* [TASK OBJECTIVE]: Change "organize" to "sort" everywhere in the records below and write out all of their lines again with nothing else altered. Leave the pictures out.

* [DATA EXCERPTS]:

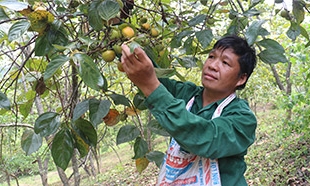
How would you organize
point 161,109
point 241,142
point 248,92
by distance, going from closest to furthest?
point 161,109 < point 241,142 < point 248,92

* [RESPONSE]:
How would you sort
point 161,109
point 241,142
point 248,92
by distance, going from closest to furthest?
point 161,109 < point 241,142 < point 248,92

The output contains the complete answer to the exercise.